The painter wanted to emulate her example. Yet he wasn’t enough of a believer to dutifully attend to his prayers. He believed in spirituality, so every once in a while he would invoke the tender mercies of the higher power that governed the universe. He was a skeptic who was inclined to explore the ways of the soul. An artist could not work with certainties. His entire being and body of work were plagued by a sense of doubt.

During one of the first nights he’d spent in the studio, he’d suddenly suffered a severe cramp and the urgent need to change his position in bed. But the bell hadn’t worked. However much he had tried to make his thin, reedy voice audible, however many times he tapped on the bed’s handrail, it had been to no avail. The Twins, who’d been sleeping in the next room, hadn’t heard him. He’d been in pain, the entire left side of his body had twitched and then stiffened. A final effort to move his body had caused him to abruptly fall off the side. The noise he’d made during the fall had been so loud that it had awakened the two men, who’d rushed to his side. Luckily, he hadn’t broken anything in the fall, and was unscathed aside from a few bluish bruises on his hip. Once more, his thoughts had turned to Naima, and to the terrible nights she must have endured.

Naima’s illness had radically altered his outlook on the world of disabled people. He knew more about it than most of his friends. Every time he’d crossed paths with someone who was disabled, he had tried to visualize what their daily life must have been like. He would give them a great deal of attention and take an interest in their case. Good health, both physical and psychological, always conceals reality; it prevents us from seeing the vulnerabilities of others, the occasionally cavernous wounds of those who are struck down by fate.
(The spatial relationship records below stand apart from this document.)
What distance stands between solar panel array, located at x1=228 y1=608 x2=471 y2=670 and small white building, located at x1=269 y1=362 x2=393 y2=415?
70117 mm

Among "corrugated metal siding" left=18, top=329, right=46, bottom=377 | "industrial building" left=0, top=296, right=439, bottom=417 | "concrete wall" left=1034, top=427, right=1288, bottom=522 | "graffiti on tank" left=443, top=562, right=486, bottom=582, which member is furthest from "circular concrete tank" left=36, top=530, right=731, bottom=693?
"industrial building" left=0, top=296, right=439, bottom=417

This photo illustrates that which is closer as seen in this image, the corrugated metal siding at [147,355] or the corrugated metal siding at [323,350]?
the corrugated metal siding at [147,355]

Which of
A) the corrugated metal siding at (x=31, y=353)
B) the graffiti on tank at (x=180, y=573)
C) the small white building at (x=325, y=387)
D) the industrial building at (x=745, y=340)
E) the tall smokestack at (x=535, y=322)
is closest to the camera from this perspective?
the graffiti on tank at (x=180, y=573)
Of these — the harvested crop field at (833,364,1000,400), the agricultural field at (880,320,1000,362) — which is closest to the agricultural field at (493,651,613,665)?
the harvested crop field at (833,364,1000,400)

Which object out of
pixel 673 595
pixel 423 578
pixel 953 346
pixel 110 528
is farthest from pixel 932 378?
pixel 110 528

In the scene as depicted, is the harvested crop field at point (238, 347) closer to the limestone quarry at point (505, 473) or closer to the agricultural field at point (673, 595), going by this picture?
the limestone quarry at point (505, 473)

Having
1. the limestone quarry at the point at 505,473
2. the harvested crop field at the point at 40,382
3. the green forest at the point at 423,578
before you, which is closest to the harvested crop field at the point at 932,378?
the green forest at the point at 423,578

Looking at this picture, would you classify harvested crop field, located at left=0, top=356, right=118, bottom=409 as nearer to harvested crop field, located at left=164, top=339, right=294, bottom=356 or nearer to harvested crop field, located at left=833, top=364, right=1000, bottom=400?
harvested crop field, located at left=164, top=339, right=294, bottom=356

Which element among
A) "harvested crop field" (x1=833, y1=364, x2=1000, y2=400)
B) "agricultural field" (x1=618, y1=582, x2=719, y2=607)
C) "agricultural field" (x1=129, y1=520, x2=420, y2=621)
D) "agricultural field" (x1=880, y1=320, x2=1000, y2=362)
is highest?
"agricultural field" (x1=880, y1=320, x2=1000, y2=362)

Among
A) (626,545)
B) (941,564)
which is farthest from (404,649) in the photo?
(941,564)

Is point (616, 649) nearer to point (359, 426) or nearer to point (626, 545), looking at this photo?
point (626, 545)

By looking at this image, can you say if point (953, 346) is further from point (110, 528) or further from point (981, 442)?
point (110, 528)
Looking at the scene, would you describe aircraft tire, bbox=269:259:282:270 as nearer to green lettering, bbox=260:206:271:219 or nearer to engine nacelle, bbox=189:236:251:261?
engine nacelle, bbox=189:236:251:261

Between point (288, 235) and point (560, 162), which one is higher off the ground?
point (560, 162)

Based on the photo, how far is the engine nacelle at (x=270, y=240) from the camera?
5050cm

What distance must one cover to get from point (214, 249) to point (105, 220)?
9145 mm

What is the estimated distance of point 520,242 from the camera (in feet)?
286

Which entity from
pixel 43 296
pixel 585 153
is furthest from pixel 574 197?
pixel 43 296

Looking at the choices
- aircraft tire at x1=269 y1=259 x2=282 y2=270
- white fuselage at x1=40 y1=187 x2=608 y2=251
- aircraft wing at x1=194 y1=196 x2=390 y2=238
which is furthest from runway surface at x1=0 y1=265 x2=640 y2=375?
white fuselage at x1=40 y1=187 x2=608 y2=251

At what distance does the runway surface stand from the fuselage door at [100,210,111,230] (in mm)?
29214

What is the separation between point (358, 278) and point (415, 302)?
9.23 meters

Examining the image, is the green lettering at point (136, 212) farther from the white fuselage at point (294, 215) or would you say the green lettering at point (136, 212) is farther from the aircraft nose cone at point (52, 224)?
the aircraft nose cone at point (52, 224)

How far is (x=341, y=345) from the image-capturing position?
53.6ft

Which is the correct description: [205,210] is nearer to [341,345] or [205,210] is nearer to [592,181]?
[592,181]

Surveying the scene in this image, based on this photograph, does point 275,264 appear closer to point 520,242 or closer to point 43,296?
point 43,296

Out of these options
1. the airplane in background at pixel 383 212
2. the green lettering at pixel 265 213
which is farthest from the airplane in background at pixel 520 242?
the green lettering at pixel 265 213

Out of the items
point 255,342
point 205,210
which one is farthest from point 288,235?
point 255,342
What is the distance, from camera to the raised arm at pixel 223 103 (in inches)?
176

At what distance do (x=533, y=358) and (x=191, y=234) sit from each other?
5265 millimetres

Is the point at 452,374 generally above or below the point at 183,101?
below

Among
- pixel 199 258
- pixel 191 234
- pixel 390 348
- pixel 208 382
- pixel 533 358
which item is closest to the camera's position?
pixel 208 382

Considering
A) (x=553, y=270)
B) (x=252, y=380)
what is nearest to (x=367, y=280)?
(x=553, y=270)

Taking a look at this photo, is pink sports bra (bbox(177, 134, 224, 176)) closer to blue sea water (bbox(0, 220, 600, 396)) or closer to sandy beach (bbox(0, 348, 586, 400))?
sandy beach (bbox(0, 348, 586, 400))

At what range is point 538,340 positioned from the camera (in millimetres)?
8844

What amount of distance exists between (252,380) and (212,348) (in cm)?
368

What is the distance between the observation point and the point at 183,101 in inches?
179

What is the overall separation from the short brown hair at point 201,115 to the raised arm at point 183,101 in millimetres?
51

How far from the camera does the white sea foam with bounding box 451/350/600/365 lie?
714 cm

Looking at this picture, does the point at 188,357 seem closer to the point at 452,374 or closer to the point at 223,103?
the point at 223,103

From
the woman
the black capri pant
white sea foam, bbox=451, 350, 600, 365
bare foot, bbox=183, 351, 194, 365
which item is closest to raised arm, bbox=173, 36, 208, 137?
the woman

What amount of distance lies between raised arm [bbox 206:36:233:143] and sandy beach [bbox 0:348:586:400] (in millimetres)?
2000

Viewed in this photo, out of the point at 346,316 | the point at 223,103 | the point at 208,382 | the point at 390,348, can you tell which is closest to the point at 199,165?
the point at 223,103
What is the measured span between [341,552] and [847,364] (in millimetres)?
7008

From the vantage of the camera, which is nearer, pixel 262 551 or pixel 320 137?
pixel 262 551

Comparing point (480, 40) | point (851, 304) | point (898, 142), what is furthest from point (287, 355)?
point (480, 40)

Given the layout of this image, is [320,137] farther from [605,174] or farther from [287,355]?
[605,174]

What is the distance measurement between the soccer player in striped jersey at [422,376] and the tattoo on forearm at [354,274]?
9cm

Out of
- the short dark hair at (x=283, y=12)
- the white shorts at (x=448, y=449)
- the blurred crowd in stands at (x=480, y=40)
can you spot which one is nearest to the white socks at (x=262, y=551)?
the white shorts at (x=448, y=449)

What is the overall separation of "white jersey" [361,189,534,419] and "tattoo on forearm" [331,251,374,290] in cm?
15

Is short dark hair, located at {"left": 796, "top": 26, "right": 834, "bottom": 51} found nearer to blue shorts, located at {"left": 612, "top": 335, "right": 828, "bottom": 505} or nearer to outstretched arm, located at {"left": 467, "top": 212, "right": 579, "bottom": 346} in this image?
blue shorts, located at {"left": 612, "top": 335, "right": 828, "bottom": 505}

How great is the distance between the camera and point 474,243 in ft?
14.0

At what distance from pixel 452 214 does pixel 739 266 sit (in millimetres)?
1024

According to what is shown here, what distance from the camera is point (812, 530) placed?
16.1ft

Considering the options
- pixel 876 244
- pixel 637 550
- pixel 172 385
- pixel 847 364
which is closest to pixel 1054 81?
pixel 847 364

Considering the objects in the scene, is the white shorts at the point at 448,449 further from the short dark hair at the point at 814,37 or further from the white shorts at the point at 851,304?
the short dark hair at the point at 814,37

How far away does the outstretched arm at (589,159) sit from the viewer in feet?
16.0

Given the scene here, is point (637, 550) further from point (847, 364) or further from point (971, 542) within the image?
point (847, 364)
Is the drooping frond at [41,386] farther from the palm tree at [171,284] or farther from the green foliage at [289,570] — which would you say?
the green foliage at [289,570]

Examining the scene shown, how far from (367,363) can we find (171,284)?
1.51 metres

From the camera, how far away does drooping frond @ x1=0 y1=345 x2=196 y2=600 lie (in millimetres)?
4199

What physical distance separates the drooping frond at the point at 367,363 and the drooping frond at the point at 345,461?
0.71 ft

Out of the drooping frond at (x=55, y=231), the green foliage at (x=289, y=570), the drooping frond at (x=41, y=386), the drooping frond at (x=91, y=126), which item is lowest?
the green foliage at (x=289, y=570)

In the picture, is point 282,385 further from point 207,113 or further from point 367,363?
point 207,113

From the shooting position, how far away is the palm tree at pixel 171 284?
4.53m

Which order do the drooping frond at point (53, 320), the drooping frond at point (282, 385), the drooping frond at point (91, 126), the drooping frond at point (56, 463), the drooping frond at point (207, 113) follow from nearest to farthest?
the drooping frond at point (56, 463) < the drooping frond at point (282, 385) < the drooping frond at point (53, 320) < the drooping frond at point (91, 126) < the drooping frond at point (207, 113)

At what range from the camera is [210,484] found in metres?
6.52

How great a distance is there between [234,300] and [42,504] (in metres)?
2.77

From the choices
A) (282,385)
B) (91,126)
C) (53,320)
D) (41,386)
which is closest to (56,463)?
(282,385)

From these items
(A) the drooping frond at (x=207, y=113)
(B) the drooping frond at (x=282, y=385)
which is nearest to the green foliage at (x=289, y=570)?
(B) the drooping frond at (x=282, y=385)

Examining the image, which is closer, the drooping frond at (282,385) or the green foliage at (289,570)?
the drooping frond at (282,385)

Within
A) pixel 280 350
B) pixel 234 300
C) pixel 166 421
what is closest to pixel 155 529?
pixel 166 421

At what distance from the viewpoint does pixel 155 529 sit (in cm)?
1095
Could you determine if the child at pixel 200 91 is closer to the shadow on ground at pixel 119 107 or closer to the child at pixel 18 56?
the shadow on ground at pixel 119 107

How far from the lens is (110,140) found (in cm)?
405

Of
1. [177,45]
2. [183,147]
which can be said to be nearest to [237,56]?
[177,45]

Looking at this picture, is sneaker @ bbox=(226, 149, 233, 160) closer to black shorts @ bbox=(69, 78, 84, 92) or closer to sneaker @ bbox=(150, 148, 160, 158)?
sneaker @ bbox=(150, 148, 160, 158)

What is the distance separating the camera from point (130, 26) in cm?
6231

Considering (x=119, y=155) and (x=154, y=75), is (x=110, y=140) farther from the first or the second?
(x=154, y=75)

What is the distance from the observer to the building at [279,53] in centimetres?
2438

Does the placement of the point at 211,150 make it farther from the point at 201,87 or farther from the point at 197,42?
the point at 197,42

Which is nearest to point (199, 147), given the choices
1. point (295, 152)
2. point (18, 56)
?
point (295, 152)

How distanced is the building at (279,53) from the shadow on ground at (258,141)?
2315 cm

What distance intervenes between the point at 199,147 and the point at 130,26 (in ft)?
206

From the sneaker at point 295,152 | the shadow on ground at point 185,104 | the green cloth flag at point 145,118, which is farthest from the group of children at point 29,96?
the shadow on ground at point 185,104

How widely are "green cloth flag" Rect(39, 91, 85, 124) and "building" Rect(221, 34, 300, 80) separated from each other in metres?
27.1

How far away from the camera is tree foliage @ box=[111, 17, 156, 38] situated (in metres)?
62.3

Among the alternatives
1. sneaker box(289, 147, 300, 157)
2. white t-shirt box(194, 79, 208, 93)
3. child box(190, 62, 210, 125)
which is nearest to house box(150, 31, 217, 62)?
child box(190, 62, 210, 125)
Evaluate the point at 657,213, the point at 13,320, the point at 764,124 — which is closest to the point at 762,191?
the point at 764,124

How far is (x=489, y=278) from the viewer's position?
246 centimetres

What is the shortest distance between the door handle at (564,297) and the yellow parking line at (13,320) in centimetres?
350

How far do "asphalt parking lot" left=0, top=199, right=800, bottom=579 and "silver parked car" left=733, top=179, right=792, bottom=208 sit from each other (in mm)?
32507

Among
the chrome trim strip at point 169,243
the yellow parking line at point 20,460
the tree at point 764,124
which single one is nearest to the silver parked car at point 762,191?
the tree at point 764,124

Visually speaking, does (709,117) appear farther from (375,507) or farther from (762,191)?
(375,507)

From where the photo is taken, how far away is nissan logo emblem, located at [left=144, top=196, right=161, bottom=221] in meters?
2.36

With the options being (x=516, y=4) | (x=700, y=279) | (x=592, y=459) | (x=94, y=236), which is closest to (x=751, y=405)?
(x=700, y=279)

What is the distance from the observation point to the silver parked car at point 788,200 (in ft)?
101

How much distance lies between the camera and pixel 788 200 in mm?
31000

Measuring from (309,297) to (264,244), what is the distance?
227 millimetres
We simply walk past them, and while in the best of cases we feel a pang of pity, we ultimately continue on our own path.

Thus he had one day accompanied his friend Hamid to a meeting for parents of disabled children. Nabile, Hamid’s son, had been born with Down syndrome. The painter had witnessed the desperate stories of those mothers whose life was a complete struggle due to the fact that Morocco did not have any adequate facilities to take care of these children. “Afflicted by a disease nobody cares about!” as one of the psychologists present in the room had said. After the meeting, the painter had had the idea of inviting Nabile back to his studio. He’d given him a canvas and some colors. Then he’d shown him how to use them. Nabile had been happy and had spent the whole day painting. They’d left in the evening along with his paintings, which his parents had had framed and hung in the living room of their home.